[Dataset entries]
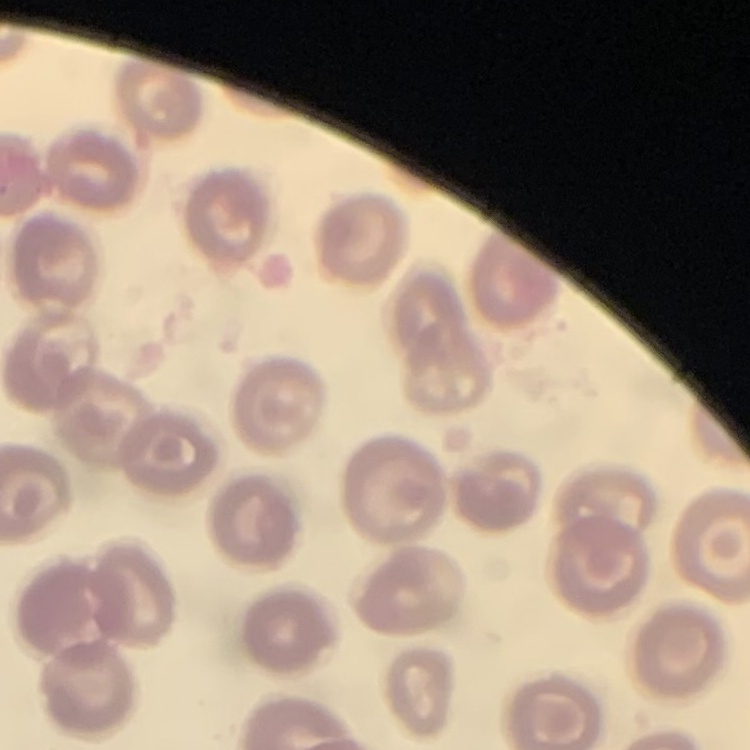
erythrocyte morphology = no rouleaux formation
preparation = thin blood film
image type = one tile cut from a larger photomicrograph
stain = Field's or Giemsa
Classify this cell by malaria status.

* * *

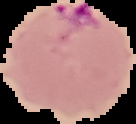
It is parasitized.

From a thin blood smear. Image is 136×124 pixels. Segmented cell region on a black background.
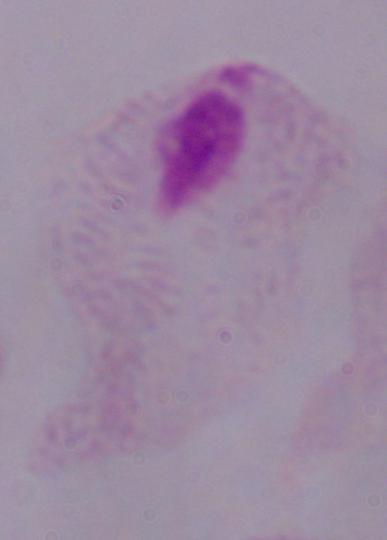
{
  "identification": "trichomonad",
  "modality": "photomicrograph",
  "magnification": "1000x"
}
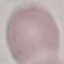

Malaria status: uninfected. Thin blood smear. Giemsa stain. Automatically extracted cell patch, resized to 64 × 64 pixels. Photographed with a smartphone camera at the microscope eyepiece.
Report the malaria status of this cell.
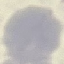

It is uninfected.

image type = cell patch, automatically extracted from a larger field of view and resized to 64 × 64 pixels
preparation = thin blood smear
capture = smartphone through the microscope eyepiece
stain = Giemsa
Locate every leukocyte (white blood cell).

*Work item:* Return exactly the lines above from the line that has "erythrocyte morphology = no" through the line that has "Classify this cell by malaria status.", inclusive, and nothing else.

*Answer to this exercise:*
erythrocyte morphology = no rouleaux formation
preparation = thin blood film
image type = one tile cut from a larger photomicrograph
stain = Field's or Giemsa
Classify this cell by malaria status.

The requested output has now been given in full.